At the centre we would be left with the original outward looking functions that are rightly done at a national level: defence, foreign affairs, the treasury and the home office to deal with the few remaining internal matters that can't be done locally (criminal law, immigration, national transport).

This is a classic way of shaking up a company, just applied to a country. It's not a cut. All the local authorities would be accountable to their own electorates for the delivery of service, many of which would be less forgiving that in a General Election.

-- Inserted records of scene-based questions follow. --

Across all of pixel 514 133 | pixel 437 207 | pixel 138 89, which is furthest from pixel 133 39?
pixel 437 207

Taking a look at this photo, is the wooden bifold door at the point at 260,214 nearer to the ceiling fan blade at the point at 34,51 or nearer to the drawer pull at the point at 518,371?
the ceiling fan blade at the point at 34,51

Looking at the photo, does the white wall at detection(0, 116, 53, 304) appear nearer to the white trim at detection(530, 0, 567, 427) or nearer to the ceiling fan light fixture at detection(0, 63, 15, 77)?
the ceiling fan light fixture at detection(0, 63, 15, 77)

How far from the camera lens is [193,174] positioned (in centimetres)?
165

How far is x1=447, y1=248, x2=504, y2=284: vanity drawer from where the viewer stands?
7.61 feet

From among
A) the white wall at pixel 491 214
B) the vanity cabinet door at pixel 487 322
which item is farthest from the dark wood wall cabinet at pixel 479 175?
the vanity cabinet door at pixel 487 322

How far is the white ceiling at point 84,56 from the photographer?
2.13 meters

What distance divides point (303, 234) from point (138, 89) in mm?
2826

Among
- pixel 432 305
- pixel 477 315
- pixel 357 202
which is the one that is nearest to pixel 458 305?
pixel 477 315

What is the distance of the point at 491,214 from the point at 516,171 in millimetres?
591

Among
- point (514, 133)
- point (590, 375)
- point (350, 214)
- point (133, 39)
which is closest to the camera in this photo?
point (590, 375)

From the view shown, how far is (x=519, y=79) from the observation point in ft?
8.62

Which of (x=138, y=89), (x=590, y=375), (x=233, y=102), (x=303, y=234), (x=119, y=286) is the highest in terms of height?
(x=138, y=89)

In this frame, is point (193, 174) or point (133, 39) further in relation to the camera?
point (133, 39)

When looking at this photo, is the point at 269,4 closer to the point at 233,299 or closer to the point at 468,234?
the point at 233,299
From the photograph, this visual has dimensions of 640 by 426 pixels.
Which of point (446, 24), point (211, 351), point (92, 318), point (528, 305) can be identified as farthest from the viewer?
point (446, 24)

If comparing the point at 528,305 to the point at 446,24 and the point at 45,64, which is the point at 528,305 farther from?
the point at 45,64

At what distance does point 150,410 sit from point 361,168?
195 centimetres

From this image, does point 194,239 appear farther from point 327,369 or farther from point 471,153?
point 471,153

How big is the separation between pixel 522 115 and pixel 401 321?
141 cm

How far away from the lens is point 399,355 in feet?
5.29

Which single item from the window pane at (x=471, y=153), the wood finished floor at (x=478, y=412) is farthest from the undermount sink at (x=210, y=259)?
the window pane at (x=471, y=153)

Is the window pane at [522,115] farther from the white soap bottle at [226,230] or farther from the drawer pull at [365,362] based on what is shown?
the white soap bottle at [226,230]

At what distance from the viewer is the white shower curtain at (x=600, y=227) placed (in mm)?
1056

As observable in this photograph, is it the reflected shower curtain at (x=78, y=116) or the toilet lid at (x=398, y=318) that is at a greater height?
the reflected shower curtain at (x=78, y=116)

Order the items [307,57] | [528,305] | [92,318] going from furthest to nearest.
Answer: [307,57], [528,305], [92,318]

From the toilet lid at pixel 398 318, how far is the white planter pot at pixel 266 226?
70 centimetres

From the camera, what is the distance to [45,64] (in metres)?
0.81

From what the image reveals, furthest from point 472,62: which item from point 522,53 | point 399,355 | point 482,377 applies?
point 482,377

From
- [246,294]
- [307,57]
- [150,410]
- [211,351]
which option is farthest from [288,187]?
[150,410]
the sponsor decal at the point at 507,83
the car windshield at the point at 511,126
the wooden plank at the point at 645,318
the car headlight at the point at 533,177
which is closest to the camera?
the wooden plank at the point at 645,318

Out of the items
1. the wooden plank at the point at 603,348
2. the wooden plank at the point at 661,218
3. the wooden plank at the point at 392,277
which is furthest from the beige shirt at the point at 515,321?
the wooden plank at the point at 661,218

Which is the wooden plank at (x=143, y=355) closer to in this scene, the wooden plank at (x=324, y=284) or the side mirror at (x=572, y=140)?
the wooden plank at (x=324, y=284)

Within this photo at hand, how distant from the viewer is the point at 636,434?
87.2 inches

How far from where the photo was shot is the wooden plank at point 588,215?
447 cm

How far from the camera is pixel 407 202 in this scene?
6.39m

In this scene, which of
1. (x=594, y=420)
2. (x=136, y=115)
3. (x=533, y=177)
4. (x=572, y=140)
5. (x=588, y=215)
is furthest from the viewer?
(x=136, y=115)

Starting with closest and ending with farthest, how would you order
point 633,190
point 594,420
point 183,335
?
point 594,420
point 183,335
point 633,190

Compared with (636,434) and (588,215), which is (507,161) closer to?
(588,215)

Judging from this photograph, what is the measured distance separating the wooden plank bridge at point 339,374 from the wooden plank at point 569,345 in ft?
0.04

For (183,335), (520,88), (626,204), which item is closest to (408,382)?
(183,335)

Another benefit of this structure is that it would make sense of having national political brands at the local level. At the moment what do you get from a Conservative council as opposed to a Labour one - precious little really because they have so little freedom. With a devolved structure, the party leaderships would effect social improvement not through Whitehall diktat and legislation but through the party franchise (much as Virgin records keeps all its stores offering a similar level of service and products, for example). Innovations developed by pioneering councils could then be more easily transferred to others.

Even in Opposition in Westiminster, party leaders would still have a big job to do in looking after their councils. With the local elections every year, this would increase their engagement with real people.

Finally, it would solve the West Lothian Question. Instead of Scottish MPs telling us English how to run our country, our hospitals, our schools, without having to answer to their constituents for the consequences, Parliament wouldn't be voting on any of these things at all because they'd be devolved to the councils.